For once, Freud does not feature at all in such a discussion. Rather, Dartnell invites the audience to join him on a personal journey as he recounts past experiences in quasi-autobiographical mode. Back problems, drying on stage, the complicated nature of the Alexander technique, all feature in the 70 minute piece, as well as Dartnell’s work as an improvisation teacher, his past theatre projects and an encounter with Krishnamurti himself.
These episodes from the past create a rich tapestry of Dartnell’s life, woven together by a variety of theatrical techniques. Although he proclaims “I’m not a dancer”, Dartnell’s body hardly stops moving as each muscle, bone and ligament explores the space, connecting to the text.
Exploration is a key theme and throughout Something or Nothing Dartnell constantly questions whether such a thing as the self truly exists? Aided by an old-school roller board, some chalk, a projector and two spotlights he engages his audience in debate, provoking thought as a result of his own musings and experiences.
The use of the two spotlights – ‘personal’ and ‘religion’ – allows the audience to voyeuristically observe his inner thoughts. This technique results in much humour deriving from the fact that what Dartnell chooses to be private is in fact public in a theatrical setting.
Projection is used to great effect and there is something delicious about Dartnell’s overt use of chalk.
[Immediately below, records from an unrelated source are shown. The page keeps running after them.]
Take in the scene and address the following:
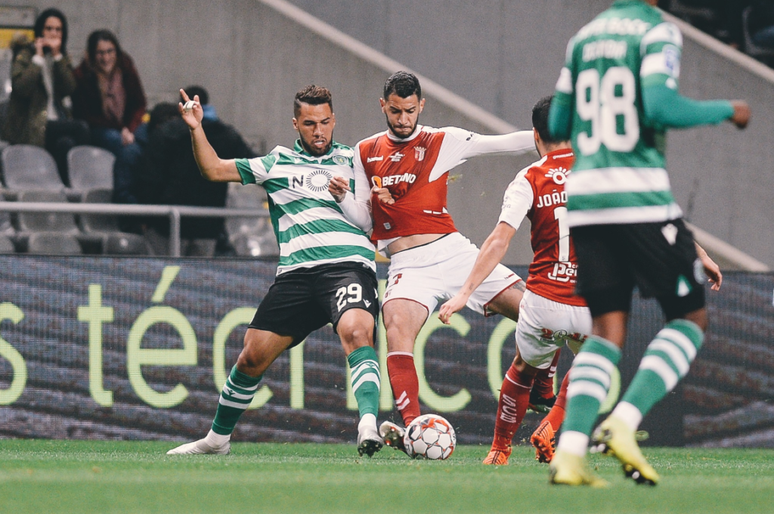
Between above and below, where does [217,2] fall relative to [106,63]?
above

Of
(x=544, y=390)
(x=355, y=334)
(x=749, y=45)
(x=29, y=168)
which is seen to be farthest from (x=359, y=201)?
(x=749, y=45)

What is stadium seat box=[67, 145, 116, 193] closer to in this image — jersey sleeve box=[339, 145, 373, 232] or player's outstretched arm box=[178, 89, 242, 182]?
player's outstretched arm box=[178, 89, 242, 182]

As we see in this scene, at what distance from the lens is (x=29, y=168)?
10742mm

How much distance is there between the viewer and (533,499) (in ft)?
12.4

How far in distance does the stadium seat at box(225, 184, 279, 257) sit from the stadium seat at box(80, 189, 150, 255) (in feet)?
3.63

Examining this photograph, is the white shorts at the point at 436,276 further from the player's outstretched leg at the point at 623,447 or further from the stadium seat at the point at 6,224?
the stadium seat at the point at 6,224

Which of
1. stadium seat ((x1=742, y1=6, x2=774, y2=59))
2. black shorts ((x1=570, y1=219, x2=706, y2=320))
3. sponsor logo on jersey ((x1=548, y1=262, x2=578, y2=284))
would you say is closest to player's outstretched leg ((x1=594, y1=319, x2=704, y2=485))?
black shorts ((x1=570, y1=219, x2=706, y2=320))

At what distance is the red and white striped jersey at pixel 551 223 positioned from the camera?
20.9 ft

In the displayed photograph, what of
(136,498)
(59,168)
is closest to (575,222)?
(136,498)

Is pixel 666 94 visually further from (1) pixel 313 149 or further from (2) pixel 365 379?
(1) pixel 313 149

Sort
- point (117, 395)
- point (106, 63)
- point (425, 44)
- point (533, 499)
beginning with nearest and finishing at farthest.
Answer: point (533, 499) → point (117, 395) → point (106, 63) → point (425, 44)

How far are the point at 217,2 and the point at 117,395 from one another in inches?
217

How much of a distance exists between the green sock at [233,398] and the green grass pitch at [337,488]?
0.49 m

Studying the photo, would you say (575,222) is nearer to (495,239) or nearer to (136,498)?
(495,239)
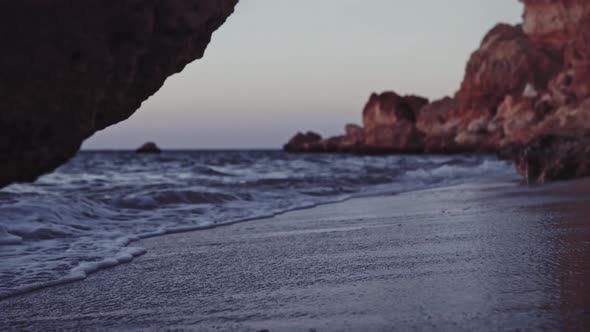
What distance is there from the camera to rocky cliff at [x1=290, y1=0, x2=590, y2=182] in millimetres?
47156

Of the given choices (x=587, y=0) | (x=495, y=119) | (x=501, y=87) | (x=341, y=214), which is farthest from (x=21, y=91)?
(x=501, y=87)

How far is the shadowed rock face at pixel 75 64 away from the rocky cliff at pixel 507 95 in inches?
1531

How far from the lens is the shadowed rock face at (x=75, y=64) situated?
186 centimetres

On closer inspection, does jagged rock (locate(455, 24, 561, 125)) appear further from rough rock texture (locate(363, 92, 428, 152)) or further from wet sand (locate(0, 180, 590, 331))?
wet sand (locate(0, 180, 590, 331))

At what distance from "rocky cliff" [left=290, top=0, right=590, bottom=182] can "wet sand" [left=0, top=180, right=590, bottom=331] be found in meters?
37.4

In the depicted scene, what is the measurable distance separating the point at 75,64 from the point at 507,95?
6640cm

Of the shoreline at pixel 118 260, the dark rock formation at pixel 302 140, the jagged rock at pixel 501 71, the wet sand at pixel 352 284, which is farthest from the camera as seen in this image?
the dark rock formation at pixel 302 140

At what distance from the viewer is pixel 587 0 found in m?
51.2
A compound consisting of dead matter, chalk brings life to bare surfaces through Dartnell’s rough illustrations on the blackboard. Chalk also has the power to communicate knowledge and ideas through the written word, enlightening others whilst truly inhabiting creation as an artistic tool. But chalk can also signify destruction. At one point in the show the chalk outline around Dartnell’s living body provides a haunting reminder of a crime scene.
Saving his most powerful use of calcium carbonate until last, Dartnell slowly creates a chalk circle under where the ‘religion’ spotlight usually shines. Connotations of Brecht’s chalk circle abound and it is hard to ignore the ghosted presence of one of Brecht’s most egotistical characters: Natella Abashvilli. She, like the father in Dartnell’s Oogly Boogly anecdote, was more interested in herself than the innocent child.
In bare feet and chest, Dartnell slowly manoeuvres the chalk to reveal a sequence of symbols: a cross, a star, a dollar. Has capitalism killed religion? Is money more powerful than God? Is wealth the new worship? Dartnell’s final symbol suggests that, regardless of whether driven by the spiritual or financial, death is always the result. A life begins, a life ends. The cycle continues. But does a life constitute something, or nothing? Did we ever really exist? What does it mean to be alive?
Something or Nothing provokes its audience to question the very notion of existence. With four solo shows behind him, Dartnell definitely has something, and nothing is finer than an evening in his intriguing theatrical presence.